Panelists discuss local LGBTQ social issues
Alaina Anderson | Tuesday, December 3, 2013
A panel of professors discussed the different current events, issues and policies in the LGBTQ community on Monday at Saint Mary’s.
The panel was organized by Eileen Cullina, the President of Saint Mary’s College Straight and Gay Alliance (SAGA).
Patrick Pierce, professor of political science, proposed ways for gay rights policies to change over time in favor of the LGBTQ community. The public is very involved in these policies and change will happen more and more with generation replacement and awareness to the problem of redistricting, he said.
“Older, more culturally conservative people leave the population, [and] younger, more culturally liberal folks enter the political population,” he said. “Nobody will tell you in the media that a big problem has to do with redistricting.
“Republicans who are going to hold more culturally conservative positions, more restrictive positions with gay rights policies – they have been controlling state legislatures. They can redraw the district lines for state legislative districts.”
Following Pierce, justice education professor Adrienne Lyles Chockley said the LGBTQ community had great successes in the courts in 2013, and even more major issues are being discussed in the state-level courts right now.
“Perhaps the biggest success is the movement in gay marriage,” she said. “Here are the main areas [in which] there is some major stuff happening: family law, association and civil participation, equal benefits, public education and crime and punishment.”
Catherine Pittman, clinical psychologist and psychology professor, said there are ways to make change on the city level, raising awareness to rights that LGBTQ individuals.
“The truth is, there are a lot of older people who think it’s already against the law to do things that hurt the LGBT community,” she said. “There is an organization called the South Bend Human Rights Commission … [that is] empowered to fight discrimination on the basis of race, religion, color and family status.
“They are not empowered against discrimination against gay or transgender people.”
Pittman said the possibility for change exists in the local community, and the South Bend LGBTQ community needed civil rights but struggled to prove that there was a local problem with discrimination.

* PROBLEM TO SOLVE: Edit the LGBTQ panel article from "Following Pierce, justice" up to and including "that LGBTQ individuals.", replacing "gay marriage" with "same-sex marriage".

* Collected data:

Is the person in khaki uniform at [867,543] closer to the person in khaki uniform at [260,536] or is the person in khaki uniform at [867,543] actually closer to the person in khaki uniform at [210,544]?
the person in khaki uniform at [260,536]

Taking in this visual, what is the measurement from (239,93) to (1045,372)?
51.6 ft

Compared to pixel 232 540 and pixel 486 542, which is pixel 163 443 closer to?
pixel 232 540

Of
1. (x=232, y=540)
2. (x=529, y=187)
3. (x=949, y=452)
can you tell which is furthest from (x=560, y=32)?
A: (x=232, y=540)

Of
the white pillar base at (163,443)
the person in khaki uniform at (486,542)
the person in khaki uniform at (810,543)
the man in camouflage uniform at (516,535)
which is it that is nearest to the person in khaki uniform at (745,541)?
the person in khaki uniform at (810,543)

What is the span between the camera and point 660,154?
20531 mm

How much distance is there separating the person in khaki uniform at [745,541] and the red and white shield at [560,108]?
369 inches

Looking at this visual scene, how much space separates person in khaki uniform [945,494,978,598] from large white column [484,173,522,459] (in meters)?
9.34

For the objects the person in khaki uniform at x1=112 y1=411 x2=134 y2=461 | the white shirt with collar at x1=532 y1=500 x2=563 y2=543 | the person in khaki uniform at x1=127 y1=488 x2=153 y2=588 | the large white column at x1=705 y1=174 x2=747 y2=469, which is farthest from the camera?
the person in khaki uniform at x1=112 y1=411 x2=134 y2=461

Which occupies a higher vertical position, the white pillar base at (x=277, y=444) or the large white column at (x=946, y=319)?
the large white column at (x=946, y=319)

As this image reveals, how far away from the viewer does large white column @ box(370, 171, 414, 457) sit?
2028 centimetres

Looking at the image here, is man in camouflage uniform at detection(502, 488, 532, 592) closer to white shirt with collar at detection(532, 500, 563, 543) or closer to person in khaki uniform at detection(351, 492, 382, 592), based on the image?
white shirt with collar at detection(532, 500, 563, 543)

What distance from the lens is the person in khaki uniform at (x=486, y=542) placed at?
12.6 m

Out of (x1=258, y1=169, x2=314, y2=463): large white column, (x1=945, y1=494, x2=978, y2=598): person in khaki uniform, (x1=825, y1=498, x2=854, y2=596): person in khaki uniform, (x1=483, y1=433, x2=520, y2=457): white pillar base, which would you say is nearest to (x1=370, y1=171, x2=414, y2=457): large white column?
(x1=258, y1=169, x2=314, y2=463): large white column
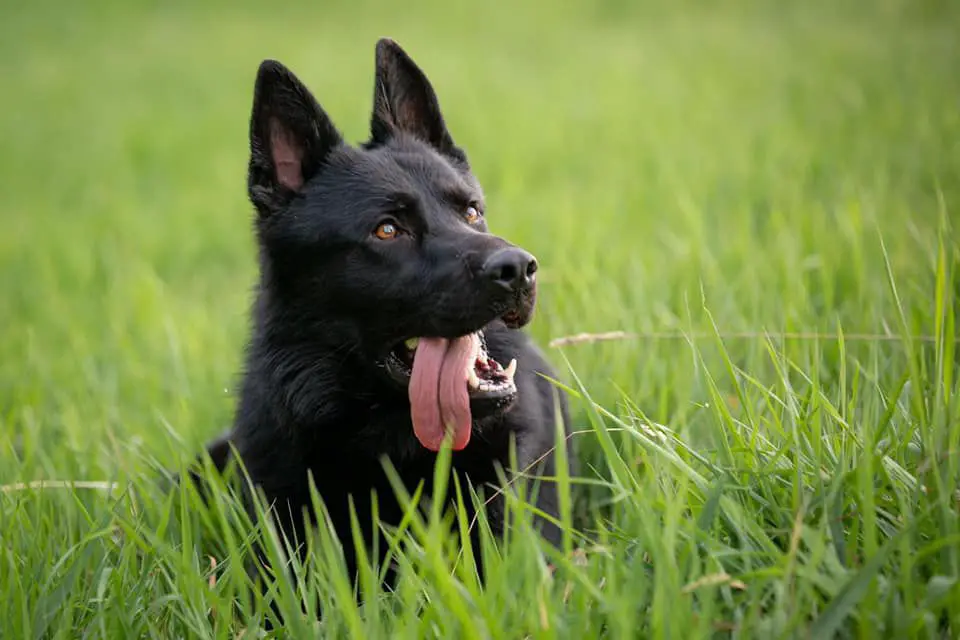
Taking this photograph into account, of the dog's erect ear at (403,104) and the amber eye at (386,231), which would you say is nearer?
the amber eye at (386,231)

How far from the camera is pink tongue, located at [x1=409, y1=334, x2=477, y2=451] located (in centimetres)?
280

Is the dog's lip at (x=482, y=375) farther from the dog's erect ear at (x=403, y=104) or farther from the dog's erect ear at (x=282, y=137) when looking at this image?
the dog's erect ear at (x=403, y=104)

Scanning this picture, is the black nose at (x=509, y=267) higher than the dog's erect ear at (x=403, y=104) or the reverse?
the reverse

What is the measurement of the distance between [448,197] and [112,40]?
19019 mm

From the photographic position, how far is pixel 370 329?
10.2 feet

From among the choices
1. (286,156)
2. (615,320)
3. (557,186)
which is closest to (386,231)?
(286,156)

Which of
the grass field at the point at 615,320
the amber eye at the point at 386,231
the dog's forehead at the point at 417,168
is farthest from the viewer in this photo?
the dog's forehead at the point at 417,168

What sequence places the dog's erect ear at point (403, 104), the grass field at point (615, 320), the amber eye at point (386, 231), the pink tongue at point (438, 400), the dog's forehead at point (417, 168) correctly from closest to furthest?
the grass field at point (615, 320) → the pink tongue at point (438, 400) → the amber eye at point (386, 231) → the dog's forehead at point (417, 168) → the dog's erect ear at point (403, 104)

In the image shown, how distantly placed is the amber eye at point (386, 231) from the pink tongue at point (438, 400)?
18.7 inches

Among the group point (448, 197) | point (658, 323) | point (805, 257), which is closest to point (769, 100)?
point (805, 257)

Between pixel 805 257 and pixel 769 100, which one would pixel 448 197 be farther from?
pixel 769 100

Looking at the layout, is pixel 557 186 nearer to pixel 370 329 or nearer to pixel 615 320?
pixel 615 320

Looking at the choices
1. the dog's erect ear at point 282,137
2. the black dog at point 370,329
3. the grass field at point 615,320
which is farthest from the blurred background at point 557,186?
the dog's erect ear at point 282,137

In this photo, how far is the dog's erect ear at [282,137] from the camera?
10.6 feet
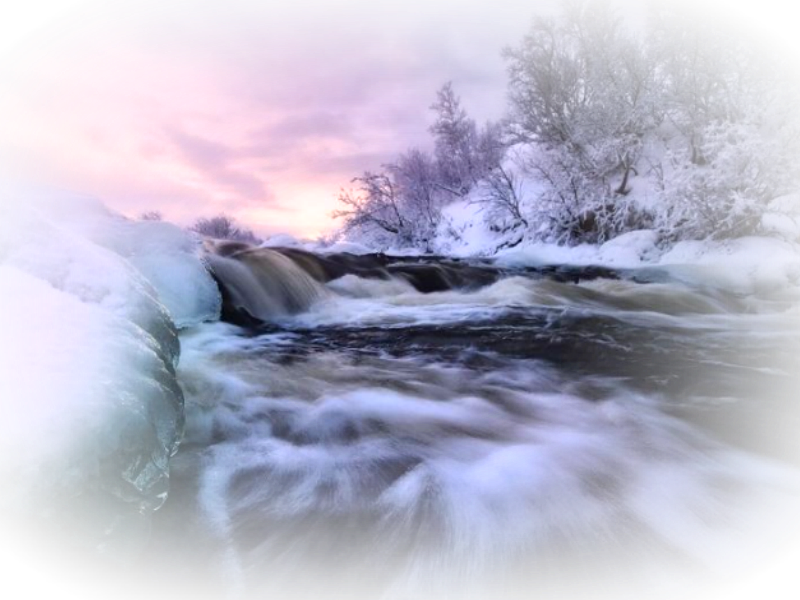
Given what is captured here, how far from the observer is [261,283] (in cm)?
483

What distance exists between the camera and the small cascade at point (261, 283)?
4449 millimetres

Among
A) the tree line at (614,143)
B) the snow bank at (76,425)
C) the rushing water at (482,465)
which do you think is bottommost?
the rushing water at (482,465)

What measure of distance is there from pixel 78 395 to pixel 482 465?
47.6 inches

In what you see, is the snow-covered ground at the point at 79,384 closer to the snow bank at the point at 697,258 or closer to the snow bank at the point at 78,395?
the snow bank at the point at 78,395

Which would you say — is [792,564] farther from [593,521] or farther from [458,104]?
[458,104]

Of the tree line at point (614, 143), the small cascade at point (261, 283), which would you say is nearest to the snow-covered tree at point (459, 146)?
the tree line at point (614, 143)

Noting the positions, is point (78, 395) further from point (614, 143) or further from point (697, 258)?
point (614, 143)

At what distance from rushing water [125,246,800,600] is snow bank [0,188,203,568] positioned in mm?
195

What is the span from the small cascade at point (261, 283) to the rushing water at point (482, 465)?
2.86ft

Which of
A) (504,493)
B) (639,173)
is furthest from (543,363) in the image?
(639,173)

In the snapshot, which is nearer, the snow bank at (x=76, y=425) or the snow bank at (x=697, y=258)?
the snow bank at (x=76, y=425)

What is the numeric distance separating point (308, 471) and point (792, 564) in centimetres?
130

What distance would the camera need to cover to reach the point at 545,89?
1943 mm

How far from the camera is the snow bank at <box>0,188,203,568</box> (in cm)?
84
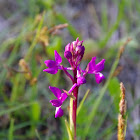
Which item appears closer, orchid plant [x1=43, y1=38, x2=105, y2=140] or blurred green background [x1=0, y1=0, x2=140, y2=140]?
orchid plant [x1=43, y1=38, x2=105, y2=140]

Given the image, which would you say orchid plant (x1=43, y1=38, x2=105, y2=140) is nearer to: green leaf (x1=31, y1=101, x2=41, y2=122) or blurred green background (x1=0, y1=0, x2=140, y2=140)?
blurred green background (x1=0, y1=0, x2=140, y2=140)

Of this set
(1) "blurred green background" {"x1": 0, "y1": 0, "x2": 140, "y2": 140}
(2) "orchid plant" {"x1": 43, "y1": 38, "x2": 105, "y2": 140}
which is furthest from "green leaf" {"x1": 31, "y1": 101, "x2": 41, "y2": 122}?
(2) "orchid plant" {"x1": 43, "y1": 38, "x2": 105, "y2": 140}

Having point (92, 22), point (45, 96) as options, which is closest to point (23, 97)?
point (45, 96)

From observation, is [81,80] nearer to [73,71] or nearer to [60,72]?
[73,71]

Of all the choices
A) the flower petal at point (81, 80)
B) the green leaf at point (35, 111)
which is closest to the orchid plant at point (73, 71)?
the flower petal at point (81, 80)

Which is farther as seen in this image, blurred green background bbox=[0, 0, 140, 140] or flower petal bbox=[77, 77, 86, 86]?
blurred green background bbox=[0, 0, 140, 140]

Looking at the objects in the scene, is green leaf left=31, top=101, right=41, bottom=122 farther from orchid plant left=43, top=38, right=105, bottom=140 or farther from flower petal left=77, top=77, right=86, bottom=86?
flower petal left=77, top=77, right=86, bottom=86

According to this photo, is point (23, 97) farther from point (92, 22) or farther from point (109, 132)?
point (92, 22)

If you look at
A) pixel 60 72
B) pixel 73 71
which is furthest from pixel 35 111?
pixel 73 71

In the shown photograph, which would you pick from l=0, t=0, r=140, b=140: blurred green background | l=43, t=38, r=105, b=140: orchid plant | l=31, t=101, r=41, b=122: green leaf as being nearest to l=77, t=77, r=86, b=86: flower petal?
l=43, t=38, r=105, b=140: orchid plant
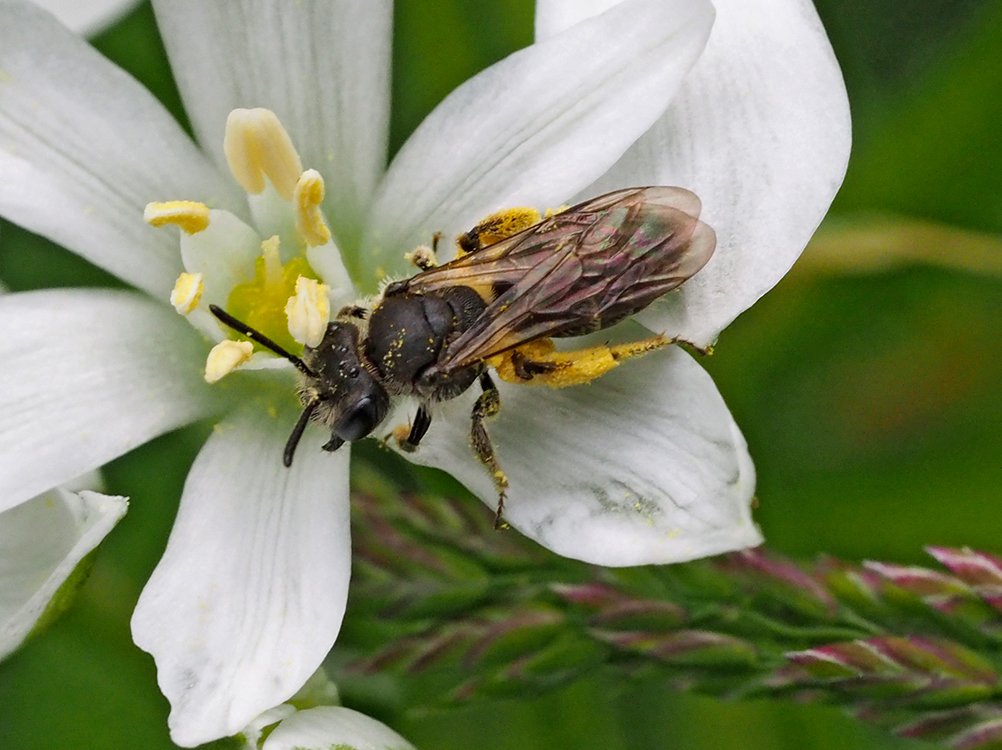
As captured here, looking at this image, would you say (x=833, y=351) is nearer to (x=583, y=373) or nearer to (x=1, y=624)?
(x=583, y=373)

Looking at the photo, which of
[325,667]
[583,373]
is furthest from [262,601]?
[583,373]

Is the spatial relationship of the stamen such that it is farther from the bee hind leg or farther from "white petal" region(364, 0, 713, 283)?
the bee hind leg

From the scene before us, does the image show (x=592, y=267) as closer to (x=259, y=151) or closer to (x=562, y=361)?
(x=562, y=361)

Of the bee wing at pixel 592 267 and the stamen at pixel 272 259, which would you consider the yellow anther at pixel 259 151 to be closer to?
the stamen at pixel 272 259

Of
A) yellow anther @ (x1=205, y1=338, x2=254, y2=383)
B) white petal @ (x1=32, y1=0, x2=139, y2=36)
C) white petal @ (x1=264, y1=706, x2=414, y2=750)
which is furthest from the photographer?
white petal @ (x1=32, y1=0, x2=139, y2=36)

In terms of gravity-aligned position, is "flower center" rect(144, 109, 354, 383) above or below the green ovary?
above

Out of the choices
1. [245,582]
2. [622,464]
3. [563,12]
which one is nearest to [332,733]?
[245,582]

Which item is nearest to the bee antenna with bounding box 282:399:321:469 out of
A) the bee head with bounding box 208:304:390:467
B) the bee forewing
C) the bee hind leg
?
the bee head with bounding box 208:304:390:467
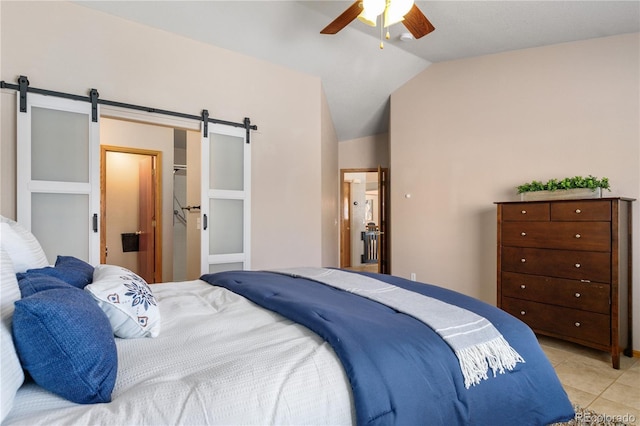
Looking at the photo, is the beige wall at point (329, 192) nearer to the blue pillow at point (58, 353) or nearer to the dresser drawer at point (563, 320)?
the dresser drawer at point (563, 320)

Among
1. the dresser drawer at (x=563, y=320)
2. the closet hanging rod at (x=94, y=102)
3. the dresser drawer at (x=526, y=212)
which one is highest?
the closet hanging rod at (x=94, y=102)

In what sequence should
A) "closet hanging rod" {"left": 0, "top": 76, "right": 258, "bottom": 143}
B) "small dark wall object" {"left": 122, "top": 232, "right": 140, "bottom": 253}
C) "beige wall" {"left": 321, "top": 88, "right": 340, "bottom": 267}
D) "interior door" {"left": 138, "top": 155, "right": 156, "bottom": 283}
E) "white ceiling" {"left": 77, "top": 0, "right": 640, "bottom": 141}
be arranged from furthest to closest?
1. "small dark wall object" {"left": 122, "top": 232, "right": 140, "bottom": 253}
2. "interior door" {"left": 138, "top": 155, "right": 156, "bottom": 283}
3. "beige wall" {"left": 321, "top": 88, "right": 340, "bottom": 267}
4. "white ceiling" {"left": 77, "top": 0, "right": 640, "bottom": 141}
5. "closet hanging rod" {"left": 0, "top": 76, "right": 258, "bottom": 143}

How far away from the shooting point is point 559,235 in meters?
3.11

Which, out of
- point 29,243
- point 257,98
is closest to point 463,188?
point 257,98

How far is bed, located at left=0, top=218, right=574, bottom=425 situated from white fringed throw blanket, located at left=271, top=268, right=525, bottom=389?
29mm

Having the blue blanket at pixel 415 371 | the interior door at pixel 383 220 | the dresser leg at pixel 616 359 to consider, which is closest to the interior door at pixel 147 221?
the interior door at pixel 383 220

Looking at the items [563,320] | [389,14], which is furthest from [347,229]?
[389,14]

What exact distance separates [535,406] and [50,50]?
382cm

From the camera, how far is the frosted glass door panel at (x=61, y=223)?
9.03ft

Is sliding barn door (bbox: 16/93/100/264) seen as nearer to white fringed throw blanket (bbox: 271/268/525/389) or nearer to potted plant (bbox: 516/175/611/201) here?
white fringed throw blanket (bbox: 271/268/525/389)

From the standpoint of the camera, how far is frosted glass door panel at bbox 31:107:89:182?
273 cm

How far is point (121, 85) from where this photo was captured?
311 centimetres

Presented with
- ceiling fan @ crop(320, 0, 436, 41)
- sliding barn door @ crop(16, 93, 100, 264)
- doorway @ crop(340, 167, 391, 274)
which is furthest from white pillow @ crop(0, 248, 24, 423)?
doorway @ crop(340, 167, 391, 274)

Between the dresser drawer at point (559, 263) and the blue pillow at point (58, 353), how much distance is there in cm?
340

* WRITTEN RESPONSE:
Following Pierce, justice education professor Adrienne Lyles Chockley said the LGBTQ community had great successes in the courts in 2013, and even more major issues are being discussed in the state-level courts right now.
“Perhaps the biggest success is the movement in same-sex marriage,” she said. “Here are the main areas [in which] there is some major stuff happening: family law, association and civil participation, equal benefits, public education and crime and punishment.”
Catherine Pittman, clinical psychologist and psychology professor, said there are ways to make change on the city level, raising awareness to rights that LGBTQ individuals.